Start of Block

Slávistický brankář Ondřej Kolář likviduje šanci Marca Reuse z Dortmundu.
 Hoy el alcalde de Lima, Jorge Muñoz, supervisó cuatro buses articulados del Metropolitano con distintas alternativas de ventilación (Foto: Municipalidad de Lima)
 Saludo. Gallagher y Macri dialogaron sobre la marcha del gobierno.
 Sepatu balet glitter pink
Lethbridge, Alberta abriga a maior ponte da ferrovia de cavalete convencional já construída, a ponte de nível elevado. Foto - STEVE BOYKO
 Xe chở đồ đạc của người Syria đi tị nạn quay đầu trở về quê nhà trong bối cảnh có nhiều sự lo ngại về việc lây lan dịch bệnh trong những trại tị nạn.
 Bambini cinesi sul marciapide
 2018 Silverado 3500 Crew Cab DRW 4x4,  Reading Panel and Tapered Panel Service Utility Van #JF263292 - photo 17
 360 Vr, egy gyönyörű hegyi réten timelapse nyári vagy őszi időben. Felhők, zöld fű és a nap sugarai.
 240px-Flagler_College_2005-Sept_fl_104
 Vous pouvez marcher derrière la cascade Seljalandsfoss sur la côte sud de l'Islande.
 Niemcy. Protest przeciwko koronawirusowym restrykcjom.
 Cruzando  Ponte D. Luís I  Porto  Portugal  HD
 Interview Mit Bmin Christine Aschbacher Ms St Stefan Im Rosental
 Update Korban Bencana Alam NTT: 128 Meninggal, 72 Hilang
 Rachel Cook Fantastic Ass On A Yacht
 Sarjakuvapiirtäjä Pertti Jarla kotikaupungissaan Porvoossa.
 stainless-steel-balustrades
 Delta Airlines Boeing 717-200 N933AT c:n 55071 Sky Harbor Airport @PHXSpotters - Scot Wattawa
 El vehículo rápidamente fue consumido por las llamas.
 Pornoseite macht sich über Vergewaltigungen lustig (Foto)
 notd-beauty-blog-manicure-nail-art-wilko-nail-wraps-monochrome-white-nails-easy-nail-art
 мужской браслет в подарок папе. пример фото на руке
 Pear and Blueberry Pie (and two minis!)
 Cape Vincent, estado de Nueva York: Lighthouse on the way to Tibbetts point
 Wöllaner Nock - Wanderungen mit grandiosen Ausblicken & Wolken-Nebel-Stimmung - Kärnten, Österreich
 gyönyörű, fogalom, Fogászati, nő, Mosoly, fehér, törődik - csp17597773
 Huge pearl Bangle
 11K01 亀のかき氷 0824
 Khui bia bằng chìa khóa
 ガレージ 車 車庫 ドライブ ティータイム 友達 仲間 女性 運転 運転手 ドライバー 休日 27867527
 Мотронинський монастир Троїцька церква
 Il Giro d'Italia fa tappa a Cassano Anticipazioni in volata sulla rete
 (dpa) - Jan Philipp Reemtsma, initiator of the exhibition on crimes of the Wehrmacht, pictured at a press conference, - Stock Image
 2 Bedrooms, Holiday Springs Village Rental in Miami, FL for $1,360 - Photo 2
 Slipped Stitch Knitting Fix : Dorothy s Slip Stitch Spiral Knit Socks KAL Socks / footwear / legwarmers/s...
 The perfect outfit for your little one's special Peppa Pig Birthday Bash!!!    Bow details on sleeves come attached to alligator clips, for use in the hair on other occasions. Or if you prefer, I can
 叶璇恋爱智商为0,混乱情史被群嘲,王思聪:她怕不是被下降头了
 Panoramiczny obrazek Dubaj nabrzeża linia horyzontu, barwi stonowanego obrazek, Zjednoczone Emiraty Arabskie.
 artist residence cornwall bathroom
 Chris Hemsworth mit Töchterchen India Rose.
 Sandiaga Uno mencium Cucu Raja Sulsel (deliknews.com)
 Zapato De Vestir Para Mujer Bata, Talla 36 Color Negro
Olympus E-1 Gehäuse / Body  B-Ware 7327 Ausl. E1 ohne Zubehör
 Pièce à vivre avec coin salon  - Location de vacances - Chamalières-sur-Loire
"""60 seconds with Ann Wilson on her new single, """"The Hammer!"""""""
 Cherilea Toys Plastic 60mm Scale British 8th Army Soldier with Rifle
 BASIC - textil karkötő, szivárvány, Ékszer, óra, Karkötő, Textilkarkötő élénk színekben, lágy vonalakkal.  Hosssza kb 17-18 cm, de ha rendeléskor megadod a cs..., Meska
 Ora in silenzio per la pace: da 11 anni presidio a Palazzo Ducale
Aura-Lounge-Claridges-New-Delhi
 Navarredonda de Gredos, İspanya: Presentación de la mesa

End of Block

From the line containing "ガレージ 車 車庫 ドライブ" down to the last line of the records, transcribe every line exactly and add nothing else.

 ガレージ 車 車庫 ドライブ ティータイム 友達 仲間 女性 運転 運転手 ドライバー 休日 27867527
 Мотронинський монастир Троїцька церква
 Il Giro d'Italia fa tappa a Cassano Anticipazioni in volata sulla rete
 (dpa) - Jan Philipp Reemtsma, initiator of the exhibition on crimes of the Wehrmacht, pictured at a press conference, - Stock Image
 2 Bedrooms, Holiday Springs Village Rental in Miami, FL for $1,360 - Photo 2
 Slipped Stitch Knitting Fix : Dorothy s Slip Stitch Spiral Knit Socks KAL Socks / footwear / legwarmers/s...
 The perfect outfit for your little one's special Peppa Pig Birthday Bash!!!    Bow details on sleeves come attached to alligator clips, for use in the hair on other occasions. Or if you prefer, I can
 叶璇恋爱智商为0,混乱情史被群嘲,王思聪:她怕不是被下降头了
 Panoramiczny obrazek Dubaj nabrzeża linia horyzontu, barwi stonowanego obrazek, Zjednoczone Emiraty Arabskie.
 artist residence cornwall bathroom
 Chris Hemsworth mit Töchterchen India Rose.
 Sandiaga Uno mencium Cucu Raja Sulsel (deliknews.com)
 Zapato De Vestir Para Mujer Bata, Talla 36 Color Negro
Olympus E-1 Gehäuse / Body  B-Ware 7327 Ausl. E1 ohne Zubehör
 Pièce à vivre avec coin salon  - Location de vacances - Chamalières-sur-Loire
"""60 seconds with Ann Wilson on her new single, """"The Hammer!"""""""
 Cherilea Toys Plastic 60mm Scale British 8th Army Soldier with Rifle
 BASIC - textil karkötő, szivárvány, Ékszer, óra, Karkötő, Textilkarkötő élénk színekben, lágy vonalakkal.  Hosssza kb 17-18 cm, de ha rendeléskor megadod a cs..., Meska
 Ora in silenzio per la pace: da 11 anni presidio a Palazzo Ducale
Aura-Lounge-Claridges-New-Delhi
 Navarredonda de Gredos, İspanya: Presentación de la mesa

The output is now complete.